Extract >>
#####
# Where to get transabdominal egg retrieval



## Lilycome (Dec 17, 2014)

Hi, can anyone help please?  I need a list of places which offer transabdominal egg collection.  The reason for this is because I have a high left ovary, which could not be reached in my previous IVF attempts.  The clinic has advised I try to find a clinic licensed to give a general anaesthetic which can take them out transabdominally (rather than transvaginally).  Otherwise I only do IVF with half my eggs, and I don't have that many to begin with!

If you know of anywhere that can do this, please let me know.

Thanks in advance. x


----------



## Lilycome (Dec 17, 2014)

I forgot to say, I am looking for places in both the UK and abroad that do transabdominal egg retrieval as if I don't get lucky here I will go abroad to do a tandem cycle.  I really need to find a few places.
#####
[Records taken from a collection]
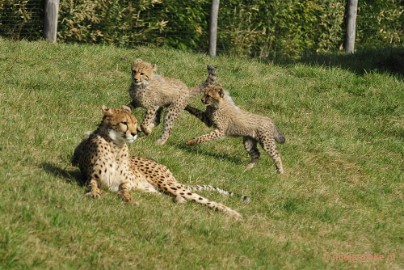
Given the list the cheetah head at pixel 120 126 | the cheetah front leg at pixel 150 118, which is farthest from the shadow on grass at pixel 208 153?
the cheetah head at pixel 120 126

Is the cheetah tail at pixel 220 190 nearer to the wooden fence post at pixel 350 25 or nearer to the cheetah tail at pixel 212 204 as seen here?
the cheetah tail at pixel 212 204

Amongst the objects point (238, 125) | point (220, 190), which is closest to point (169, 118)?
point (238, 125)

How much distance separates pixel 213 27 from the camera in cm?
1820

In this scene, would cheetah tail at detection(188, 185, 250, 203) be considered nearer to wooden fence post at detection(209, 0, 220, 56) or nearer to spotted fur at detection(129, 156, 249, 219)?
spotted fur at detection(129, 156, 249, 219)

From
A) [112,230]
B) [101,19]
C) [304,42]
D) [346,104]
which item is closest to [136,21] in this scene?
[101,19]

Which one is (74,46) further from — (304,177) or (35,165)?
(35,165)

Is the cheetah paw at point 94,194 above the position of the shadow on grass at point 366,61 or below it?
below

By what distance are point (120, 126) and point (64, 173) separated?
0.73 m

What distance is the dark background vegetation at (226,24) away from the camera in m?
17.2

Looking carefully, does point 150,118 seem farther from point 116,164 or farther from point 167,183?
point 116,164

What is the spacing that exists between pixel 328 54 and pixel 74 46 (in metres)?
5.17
#####
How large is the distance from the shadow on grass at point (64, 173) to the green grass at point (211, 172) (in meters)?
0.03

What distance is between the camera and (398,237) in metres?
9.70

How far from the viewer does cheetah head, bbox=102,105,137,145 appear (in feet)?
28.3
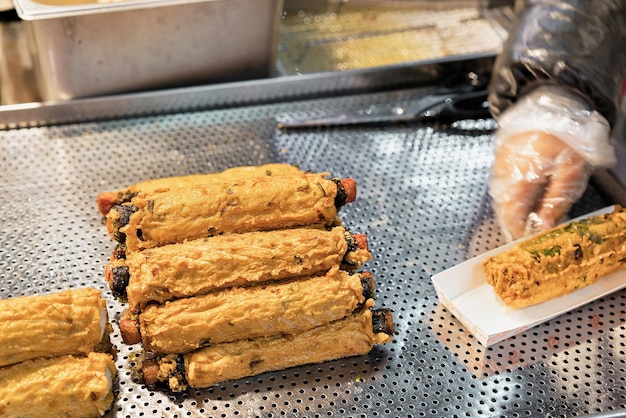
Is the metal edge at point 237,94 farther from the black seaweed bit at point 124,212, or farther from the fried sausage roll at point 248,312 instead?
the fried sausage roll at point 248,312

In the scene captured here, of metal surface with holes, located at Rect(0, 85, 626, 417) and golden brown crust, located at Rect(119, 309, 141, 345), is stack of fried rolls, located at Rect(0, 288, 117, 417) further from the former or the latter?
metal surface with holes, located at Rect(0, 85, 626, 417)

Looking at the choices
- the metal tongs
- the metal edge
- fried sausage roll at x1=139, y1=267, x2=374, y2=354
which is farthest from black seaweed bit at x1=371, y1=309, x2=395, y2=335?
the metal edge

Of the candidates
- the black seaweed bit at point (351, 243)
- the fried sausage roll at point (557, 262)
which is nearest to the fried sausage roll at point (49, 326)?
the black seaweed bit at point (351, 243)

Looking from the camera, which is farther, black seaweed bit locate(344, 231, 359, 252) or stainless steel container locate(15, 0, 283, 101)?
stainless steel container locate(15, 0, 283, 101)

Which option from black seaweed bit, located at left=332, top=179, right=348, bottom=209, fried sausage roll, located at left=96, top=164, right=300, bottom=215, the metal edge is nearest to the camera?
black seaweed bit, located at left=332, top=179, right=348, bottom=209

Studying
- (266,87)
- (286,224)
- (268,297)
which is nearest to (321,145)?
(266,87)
#####
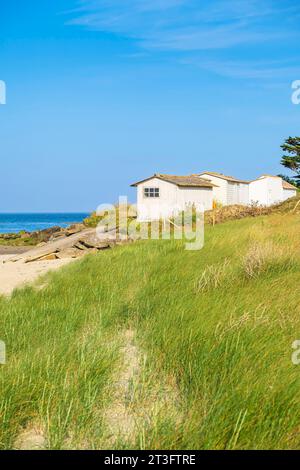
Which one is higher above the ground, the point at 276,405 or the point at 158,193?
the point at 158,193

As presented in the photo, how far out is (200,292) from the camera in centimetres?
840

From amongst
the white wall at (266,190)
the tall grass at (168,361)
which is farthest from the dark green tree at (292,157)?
#####
The task >>
Please update the egg retrieval thread, starting at "Thanks in advance." and ending at "a few places.", so that "tandem cycle" becomes "donor egg cycle", and give that part again.

The completed task >>
Thanks in advance. x


----------



## Lilycome (Dec 17, 2014)

I forgot to say, I am looking for places in both the UK and abroad that do transabdominal egg retrieval as if I don't get lucky here I will go abroad to do a donor egg cycle.  I really need to find a few places.